As the joint venture progressed, Fiat continued to invest in Fiat-Allis and Fiatallis much more than their partner Allis-Chalmers and eventually increased their ownership stake to 85% in the early 1980s. The two parent firms disagreed on decisions made about Fiatallis and Allis-Chalmers was struggling financially, so the joint venture was ended in November 1985 when Fiat bought out Allis-Chalmers's remaining minority stake.

In October 1985, Fiatallis closed their remaining North American factory in Springfield, Illinois, and transferred all remaining production to their Italian and Brazilian factories.

In 1986, Fiatallis and Hitachi formed a joint venture called Fiat-Hitachi Excavators S.p.A. to manufacture excavators in Italy.

In January 1988, Fiat combined their Fiatallis construction equipment subsidiary and their Fiatagri S.p.A. agricultural equipment subsidiary into the new Fiat Geotech S.p.A. holding company.

In July 1992, Fiat announced another joint venture between their Fiat Geotech subsidiary, and Hitachi Construction Machinery Company Limited that was called Fiat-Hitachi Construction Equipment S.p.A. The joint venture with Hitachi yielded Fiat-Hitachi and Fiatallis construction machinery branding for different markets until 2002 when Hitachi terminated the agreement.

After Fiat S.p.A. purchased Case Corporation in 1999 and formed CNH, they eventually retired the Fiatallis brand within a few years in their remaining markets and merged the company's assets with others from Case and New Holland.

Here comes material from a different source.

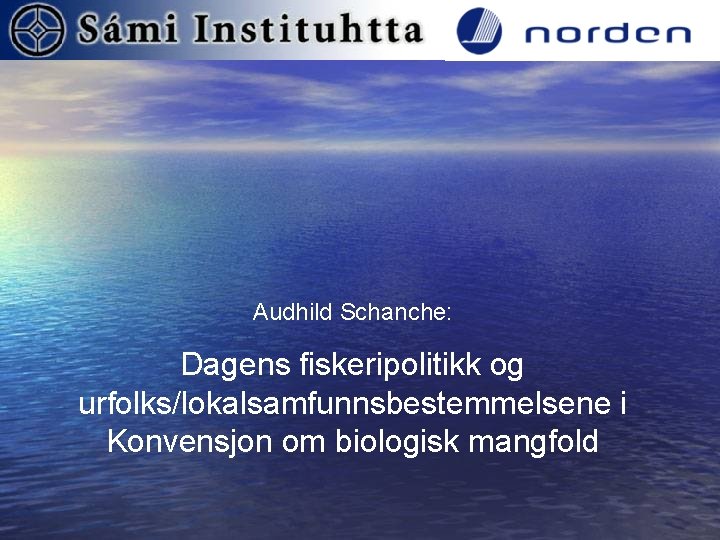 Sámi Instituhtta

norden

Audhild Schanche:

Dagens fiskeripolitikk og urfolks/lokalsamfunnsbestemmelsene i Konvensjon om biologisk mangfold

CNH's construction equipment lines are called New Holland Construction and Case Construction Equipment.

In Argentina, Fiat-Allis was produced by Crybsa. This product under license 605-B excavator, C-130 and the crawler tractors models like the 14C and the 7D.

The longtime site of wheel loader production in Deerfield, Illinois, at 500 Lake Cook Road is now the corporate location for Caterpillar Inc.